Lorsque les passagers peuvent faire confiance au service pour faire ce qu'il dit, cette confiance s'étend à la marque et à l'opérateur qui en est à l'origine.

Ce que cela signifie pour les opérateurs d'autobus
Pour les opérateurs, les implications de cette recherche sont à la fois pratiques et stratégiques.
- Investissez dans la technologie en contact avec les passagers, et pas seulement dans les systèmes dorsaux. Les informations en temps réel, les outils prédictifs et les mises à jour claires des services renforcent la confiance au quotidien.

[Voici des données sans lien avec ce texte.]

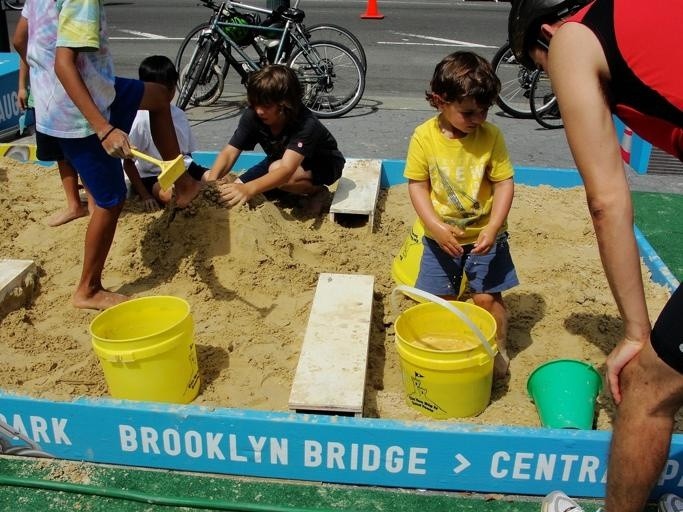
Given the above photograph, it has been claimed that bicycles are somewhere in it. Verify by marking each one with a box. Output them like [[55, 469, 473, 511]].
[[171, 0, 368, 116], [486, 28, 572, 129]]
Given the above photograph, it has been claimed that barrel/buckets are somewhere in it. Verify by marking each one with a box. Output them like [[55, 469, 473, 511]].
[[89, 296, 201, 405], [525, 359, 602, 430], [388, 286, 498, 419]]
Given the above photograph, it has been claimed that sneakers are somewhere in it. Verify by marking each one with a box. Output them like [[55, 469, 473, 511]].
[[541, 490, 606, 512], [659, 493, 683, 512]]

- Intégrer les différents modes de transport. Les passagers veulent planifier des trajets entiers, et pas seulement des itinéraires de bus. La collaboration entre les bus, les chemins de fer et les fournisseurs de transports locaux permettra de fidéliser les usagers à long terme.
- Communiquer sur la fiabilité. En cas de retard, soyez transparent et assurez-vous de disposer d'informations actualisées en direct.
L'opportunité est claire. Le désir de changement induit par la technologie existe dans tous les groupes d'âge et dans toutes les régions. La prochaine étape appartient aux opérateurs.
Conclusion : l'expérience du passager est reine
Les bus sont les bêtes de somme discrètes du système de transport britannique. Ils permettent aux villes et aux communautés de rester connectées et offrent une occasion unique de réduire l'empreinte carbone du pays... si seulement davantage de personnes choisissaient de monter à bord.
Le Bus Trust Tracker met en évidence un public frustré par la technologie obsolète qui sous-tend le transport par autobus. Les gens veulent utiliser les bus plus souvent, mais l'amélioration de l'expérience des passagers doit être la priorité et la technologie est essentielle pour y parvenir.
Qu'il s'agisse d'informations précises en direct, d'une planification simplifiée des trajets, d'une meilleure communication ou de services plus fiables, les améliorations technologiques peuvent rendre les voyages en bus plus rapides, plus sûrs et plus prévisibles.
La destination est claire : une meilleure expérience pour les passagers se traduira par des bus plus remplis.
Méthodologie
L'étude quantitative a été menée par Censuswide auprès d'un échantillon de 2 500 résidents britanniques en octobre 2025. Censuswide emploie des membres de la Market Research Society et respecte le code de conduite de la MRS ainsi que les principes d'ESOMAR. Elle est également membre du British Polling Council.
Une étude qualitative a été entreprise par Getronics, comprenant des entretiens individuels approfondis avec cinq résidents britanniques qui utilisent régulièrement les lignes de bus locales ou y ont accès.